[Start]

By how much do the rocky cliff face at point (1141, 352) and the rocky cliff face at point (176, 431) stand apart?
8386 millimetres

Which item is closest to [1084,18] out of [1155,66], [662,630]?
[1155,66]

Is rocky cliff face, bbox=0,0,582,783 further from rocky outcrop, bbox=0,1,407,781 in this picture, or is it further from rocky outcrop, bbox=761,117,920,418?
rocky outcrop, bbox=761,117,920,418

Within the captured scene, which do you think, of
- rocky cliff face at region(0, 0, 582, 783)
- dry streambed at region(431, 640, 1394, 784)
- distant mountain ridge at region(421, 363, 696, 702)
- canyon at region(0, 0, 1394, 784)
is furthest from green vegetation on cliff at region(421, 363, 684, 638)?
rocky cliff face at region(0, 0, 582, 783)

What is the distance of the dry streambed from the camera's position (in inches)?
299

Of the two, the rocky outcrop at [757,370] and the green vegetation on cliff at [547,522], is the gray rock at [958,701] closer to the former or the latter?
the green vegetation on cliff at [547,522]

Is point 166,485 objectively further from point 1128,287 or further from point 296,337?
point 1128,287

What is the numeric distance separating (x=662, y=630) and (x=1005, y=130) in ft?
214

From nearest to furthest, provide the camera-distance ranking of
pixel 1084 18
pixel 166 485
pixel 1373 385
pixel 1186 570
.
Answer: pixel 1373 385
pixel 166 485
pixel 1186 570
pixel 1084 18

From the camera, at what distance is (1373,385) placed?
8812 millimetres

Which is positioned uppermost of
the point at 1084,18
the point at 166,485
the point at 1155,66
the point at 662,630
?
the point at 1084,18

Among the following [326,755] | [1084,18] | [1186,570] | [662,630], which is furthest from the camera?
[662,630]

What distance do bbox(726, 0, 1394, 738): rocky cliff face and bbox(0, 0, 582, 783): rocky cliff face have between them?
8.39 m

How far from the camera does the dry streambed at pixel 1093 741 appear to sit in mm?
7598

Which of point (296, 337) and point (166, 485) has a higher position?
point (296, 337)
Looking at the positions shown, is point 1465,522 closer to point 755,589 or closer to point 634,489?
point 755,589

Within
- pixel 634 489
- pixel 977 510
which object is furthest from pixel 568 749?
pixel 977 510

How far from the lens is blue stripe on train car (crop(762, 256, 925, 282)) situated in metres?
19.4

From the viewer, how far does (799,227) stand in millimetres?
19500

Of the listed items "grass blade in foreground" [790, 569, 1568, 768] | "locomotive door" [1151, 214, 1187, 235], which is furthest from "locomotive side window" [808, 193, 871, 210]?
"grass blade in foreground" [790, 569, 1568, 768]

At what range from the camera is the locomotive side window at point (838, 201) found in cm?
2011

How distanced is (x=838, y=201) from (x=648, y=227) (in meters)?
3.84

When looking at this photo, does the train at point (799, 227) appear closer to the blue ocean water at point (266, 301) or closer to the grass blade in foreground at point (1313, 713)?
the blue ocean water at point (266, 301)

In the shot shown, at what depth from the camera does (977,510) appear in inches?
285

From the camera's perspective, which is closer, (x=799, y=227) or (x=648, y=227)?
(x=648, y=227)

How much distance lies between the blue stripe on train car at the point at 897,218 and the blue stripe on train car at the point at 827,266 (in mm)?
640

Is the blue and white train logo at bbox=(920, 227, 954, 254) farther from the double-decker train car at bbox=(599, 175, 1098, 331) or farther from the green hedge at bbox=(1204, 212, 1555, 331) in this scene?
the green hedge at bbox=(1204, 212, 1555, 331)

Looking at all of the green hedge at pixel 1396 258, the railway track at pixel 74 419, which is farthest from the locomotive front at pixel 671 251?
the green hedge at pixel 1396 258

[End]

**Direction**
Can you rewrite the items from the line holding "Looking at all" through the end of the items, inclusive, as a Markdown table with the columns Number and Text, leaving out blank lines?

**Complete answer**
| Number | Text |
|---|---|
| 1 | Looking at all of the green hedge at pixel 1396 258, the railway track at pixel 74 419, which is farthest from the locomotive front at pixel 671 251? |
| 2 | the green hedge at pixel 1396 258 |